NOT FOR PUBLICATION WITHOUT THE

APPROVAL OF THE APPELLATE DIVISION

SUPERIOR COURT OF NEW JERSEY

APPELLATE DIVISION

DOCKET NO. A-0

A-1959-13T2

J.B.,

Plaintiff-Respondent/

Cross-Appellant,

v.

R.V.,

Defendant-Appellant/

Cross-Respondent.

_______________________________

R.V.,

Plaintiff-Appellant,

v.

J.B.,

Defendant-Respondent.

________________________________

November 18, 2014

 

Argued: November 12, 2014 Decided

Before Judges Koblitz and Haas.

On appeal from Superior Court of New Jersey, Chancery Division, Family Part, Middlesex County, Docket Nos. FV-12-386-14 and FV-12-396-14.

Howard P. Lesnik argued the cause for appellant/cross-respondent in A-1290-13 and appellant in A-1959-13 (Triarsi, Betancourt, Wukovits & Dugan, LLC, attorneys; William P. Lemega, on the briefs).

Brian McFadden-DiNicola argued the cause for respondent/cross-appellant in A-1290-13 and respondent in A-1959-13 (Hoagland, Longo, Moran, Dunst & Doukas, LLP, attorneys; Mr. McFadden-DiNicola, on the briefs).

PER CURIAM

In these appeals, calendared back-to-back and consolidated for purposes of this opinion, appellant R.V. appeals from a September 23, 2013 final restraining order (FRO) entered in favor of respondent J.B. pursuant to the Prevention of Domestic Violence Act of 1991 (PDVA), N.J.S.A. 2C:25-17 to -35.1 R.V. also appeals the Family Part's separate September 23, 2013 order, denying his application for a FRO against respondent J.B. We affirm both orders.

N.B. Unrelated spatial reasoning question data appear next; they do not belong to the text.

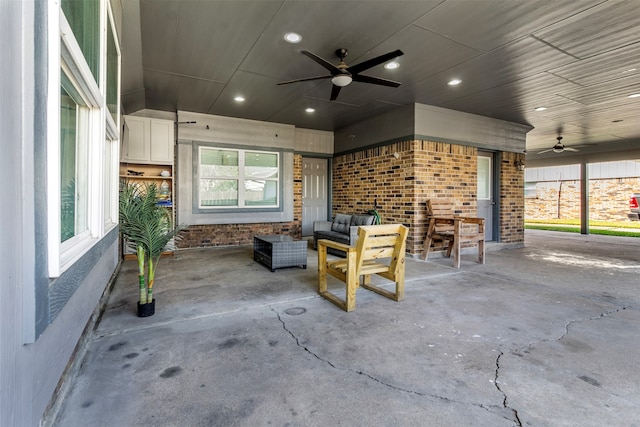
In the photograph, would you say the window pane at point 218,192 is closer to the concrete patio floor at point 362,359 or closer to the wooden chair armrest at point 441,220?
the concrete patio floor at point 362,359

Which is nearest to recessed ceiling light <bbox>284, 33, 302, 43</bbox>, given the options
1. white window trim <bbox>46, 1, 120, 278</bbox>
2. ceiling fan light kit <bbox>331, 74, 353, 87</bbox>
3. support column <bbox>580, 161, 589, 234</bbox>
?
ceiling fan light kit <bbox>331, 74, 353, 87</bbox>

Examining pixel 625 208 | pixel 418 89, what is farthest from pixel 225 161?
pixel 625 208

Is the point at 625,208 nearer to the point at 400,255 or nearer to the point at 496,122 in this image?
the point at 496,122

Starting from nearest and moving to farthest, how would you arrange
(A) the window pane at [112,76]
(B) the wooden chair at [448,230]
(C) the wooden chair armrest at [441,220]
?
1. (A) the window pane at [112,76]
2. (B) the wooden chair at [448,230]
3. (C) the wooden chair armrest at [441,220]

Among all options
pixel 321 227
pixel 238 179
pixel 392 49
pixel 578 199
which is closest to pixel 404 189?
pixel 321 227

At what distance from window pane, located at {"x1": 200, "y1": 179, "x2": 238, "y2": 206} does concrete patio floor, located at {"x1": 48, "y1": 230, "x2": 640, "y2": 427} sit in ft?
10.7

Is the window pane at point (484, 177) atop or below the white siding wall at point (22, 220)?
atop

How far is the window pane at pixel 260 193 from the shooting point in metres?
7.31

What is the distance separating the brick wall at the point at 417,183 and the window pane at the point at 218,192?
2682 millimetres

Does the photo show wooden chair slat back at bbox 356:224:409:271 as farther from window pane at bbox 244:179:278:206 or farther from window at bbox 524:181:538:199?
window at bbox 524:181:538:199

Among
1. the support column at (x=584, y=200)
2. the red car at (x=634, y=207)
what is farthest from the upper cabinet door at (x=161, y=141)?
the red car at (x=634, y=207)

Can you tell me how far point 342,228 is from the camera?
622cm

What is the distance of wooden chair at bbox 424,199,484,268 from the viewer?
510 centimetres

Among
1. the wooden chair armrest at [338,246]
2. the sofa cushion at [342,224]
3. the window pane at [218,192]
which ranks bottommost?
the wooden chair armrest at [338,246]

We derive the following facts from the record.2 In 2003, R.V. and J.B. were married in India. They have two children, who were both under the age of ten at the time of trial. In 2011, the parties began living in separate bedrooms in the same house.

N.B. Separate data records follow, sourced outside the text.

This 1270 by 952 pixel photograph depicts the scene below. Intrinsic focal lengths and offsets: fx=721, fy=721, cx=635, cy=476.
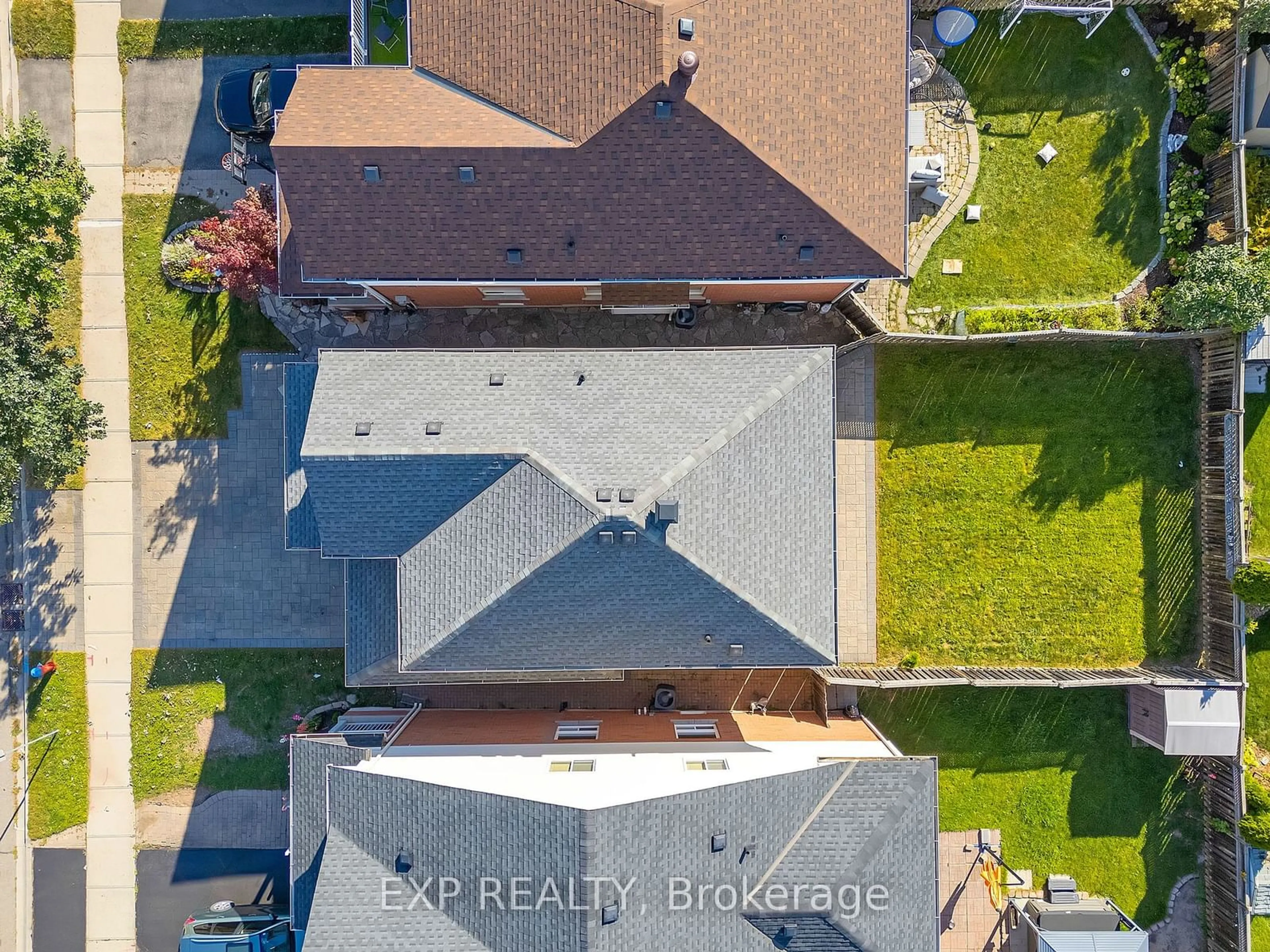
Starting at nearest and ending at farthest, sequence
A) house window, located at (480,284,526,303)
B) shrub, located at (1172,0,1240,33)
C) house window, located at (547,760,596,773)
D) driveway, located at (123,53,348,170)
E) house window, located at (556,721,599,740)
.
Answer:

On the evening of August 17, 2013, J.B. and her children went to a birthday party for her employer's child. During the course of the evening, J.B. testified she looked at her cell phone and found ten missed calls from R.V. and eight text messages. In at least one of the text messages, R.V. called J.B. an "asshole" and informed her that she could not "be with my kids and that I am abusive to my kids." He also stated he was going to go to India and "fight . . . for the kids." One text stated that J.B. needed "to run back to India, if I think life is important." J.B. interpreted that statement as a "threat" because R.V. "keeps telling me he's hired someone in Delhi to kill my dad. He keeps telling me, also, that I'm going to die soon and see what's going to happen to you. So, I mean, by life is important, that means that."

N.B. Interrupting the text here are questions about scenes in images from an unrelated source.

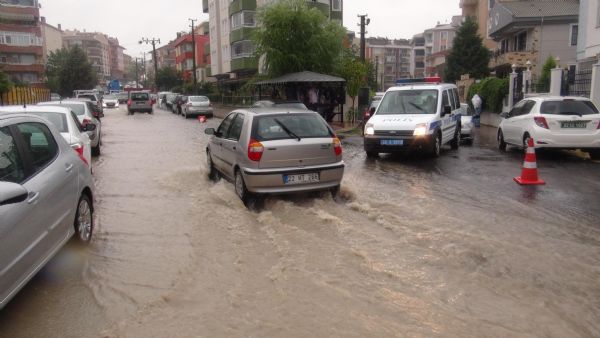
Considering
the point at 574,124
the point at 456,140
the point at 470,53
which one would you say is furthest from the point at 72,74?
the point at 574,124

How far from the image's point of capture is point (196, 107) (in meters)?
34.3

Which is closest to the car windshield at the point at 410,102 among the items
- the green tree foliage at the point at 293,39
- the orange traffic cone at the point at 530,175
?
the orange traffic cone at the point at 530,175

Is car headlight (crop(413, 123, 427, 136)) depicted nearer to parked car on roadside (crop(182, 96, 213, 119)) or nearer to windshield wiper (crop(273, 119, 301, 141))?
windshield wiper (crop(273, 119, 301, 141))

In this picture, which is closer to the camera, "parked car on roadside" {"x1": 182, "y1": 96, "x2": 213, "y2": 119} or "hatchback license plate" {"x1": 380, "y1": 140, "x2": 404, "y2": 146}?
"hatchback license plate" {"x1": 380, "y1": 140, "x2": 404, "y2": 146}

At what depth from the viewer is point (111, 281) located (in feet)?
17.1

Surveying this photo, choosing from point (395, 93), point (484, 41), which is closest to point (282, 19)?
point (395, 93)

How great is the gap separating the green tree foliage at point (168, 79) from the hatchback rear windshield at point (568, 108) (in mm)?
77668

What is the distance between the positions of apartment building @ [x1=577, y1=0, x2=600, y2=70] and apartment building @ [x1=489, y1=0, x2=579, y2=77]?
34.9 ft

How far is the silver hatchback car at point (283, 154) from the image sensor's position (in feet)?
25.8

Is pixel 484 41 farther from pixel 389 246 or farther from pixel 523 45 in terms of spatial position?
pixel 389 246

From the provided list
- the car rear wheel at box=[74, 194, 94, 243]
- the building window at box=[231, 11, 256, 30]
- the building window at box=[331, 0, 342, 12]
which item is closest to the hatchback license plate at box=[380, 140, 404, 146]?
the car rear wheel at box=[74, 194, 94, 243]

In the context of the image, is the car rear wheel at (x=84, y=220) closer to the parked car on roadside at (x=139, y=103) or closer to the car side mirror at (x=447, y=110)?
the car side mirror at (x=447, y=110)

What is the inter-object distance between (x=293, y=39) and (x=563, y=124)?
59.0ft

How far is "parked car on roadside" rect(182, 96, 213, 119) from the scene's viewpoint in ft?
112
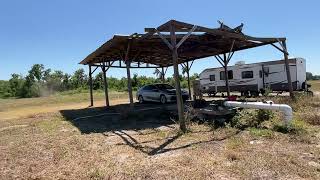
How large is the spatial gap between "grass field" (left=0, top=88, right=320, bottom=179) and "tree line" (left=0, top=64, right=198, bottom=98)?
39.7 metres

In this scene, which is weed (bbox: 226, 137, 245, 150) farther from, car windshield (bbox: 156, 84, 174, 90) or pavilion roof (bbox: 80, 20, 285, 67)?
car windshield (bbox: 156, 84, 174, 90)

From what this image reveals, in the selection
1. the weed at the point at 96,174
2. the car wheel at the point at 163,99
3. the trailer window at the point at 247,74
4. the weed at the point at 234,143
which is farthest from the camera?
the trailer window at the point at 247,74

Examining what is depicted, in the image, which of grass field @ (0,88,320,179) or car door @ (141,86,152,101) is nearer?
grass field @ (0,88,320,179)

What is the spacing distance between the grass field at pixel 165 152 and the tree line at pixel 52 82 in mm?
39745

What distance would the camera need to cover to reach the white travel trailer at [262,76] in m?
23.6

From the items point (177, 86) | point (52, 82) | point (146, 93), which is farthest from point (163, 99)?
point (52, 82)

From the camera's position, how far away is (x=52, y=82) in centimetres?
6425

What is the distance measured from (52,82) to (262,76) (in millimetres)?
48278

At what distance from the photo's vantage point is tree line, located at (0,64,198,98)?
57031 mm

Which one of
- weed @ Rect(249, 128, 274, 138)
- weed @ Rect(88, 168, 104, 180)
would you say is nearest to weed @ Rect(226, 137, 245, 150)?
weed @ Rect(249, 128, 274, 138)

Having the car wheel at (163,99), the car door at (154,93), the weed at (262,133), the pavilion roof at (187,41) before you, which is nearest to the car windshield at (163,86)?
the car door at (154,93)

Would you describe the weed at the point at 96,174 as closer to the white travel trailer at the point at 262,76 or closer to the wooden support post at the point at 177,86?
the wooden support post at the point at 177,86

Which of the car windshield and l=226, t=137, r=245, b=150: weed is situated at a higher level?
the car windshield

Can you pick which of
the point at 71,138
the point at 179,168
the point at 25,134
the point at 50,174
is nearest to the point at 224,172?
the point at 179,168
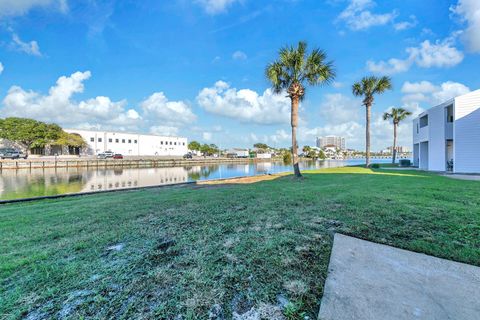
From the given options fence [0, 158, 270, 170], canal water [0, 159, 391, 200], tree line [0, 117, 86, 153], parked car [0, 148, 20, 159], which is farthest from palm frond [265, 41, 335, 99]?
tree line [0, 117, 86, 153]

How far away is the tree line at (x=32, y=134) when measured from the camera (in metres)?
46.1

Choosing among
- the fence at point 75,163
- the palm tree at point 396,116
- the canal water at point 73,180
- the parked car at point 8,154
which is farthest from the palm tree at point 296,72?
the parked car at point 8,154

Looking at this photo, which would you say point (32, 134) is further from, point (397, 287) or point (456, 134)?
point (456, 134)

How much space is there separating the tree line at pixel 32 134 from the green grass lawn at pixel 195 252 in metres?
57.5

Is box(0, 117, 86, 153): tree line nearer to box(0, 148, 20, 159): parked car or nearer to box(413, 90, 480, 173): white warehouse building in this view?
box(0, 148, 20, 159): parked car

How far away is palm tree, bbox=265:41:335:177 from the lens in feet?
41.7

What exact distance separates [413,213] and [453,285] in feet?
9.57

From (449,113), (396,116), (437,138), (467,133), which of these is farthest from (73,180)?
(396,116)

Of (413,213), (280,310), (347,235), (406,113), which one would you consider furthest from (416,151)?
(280,310)

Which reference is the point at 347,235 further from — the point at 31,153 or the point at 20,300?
the point at 31,153

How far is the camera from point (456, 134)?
1557cm

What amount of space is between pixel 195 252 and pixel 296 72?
41.1 feet

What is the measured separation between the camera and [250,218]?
183 inches

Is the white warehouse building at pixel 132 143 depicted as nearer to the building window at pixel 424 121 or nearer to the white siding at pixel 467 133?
the building window at pixel 424 121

J.B. and the children returned home around midnight. J.B. went into the kitchen and found some papers concerning a divorce action R.V. told her he had filed against her in India earlier in the year. J.B. took the papers upstairs to her bedroom. As she entered the room, J.B. saw "it was messed up" and that "all the clothes [were] rolled and thrown [i]n one corner." The contents of her dresser drawers had also been disturbed. The parties' son came into the room and told J.B. that his clothes had been taken out of his closet and "thrown all over."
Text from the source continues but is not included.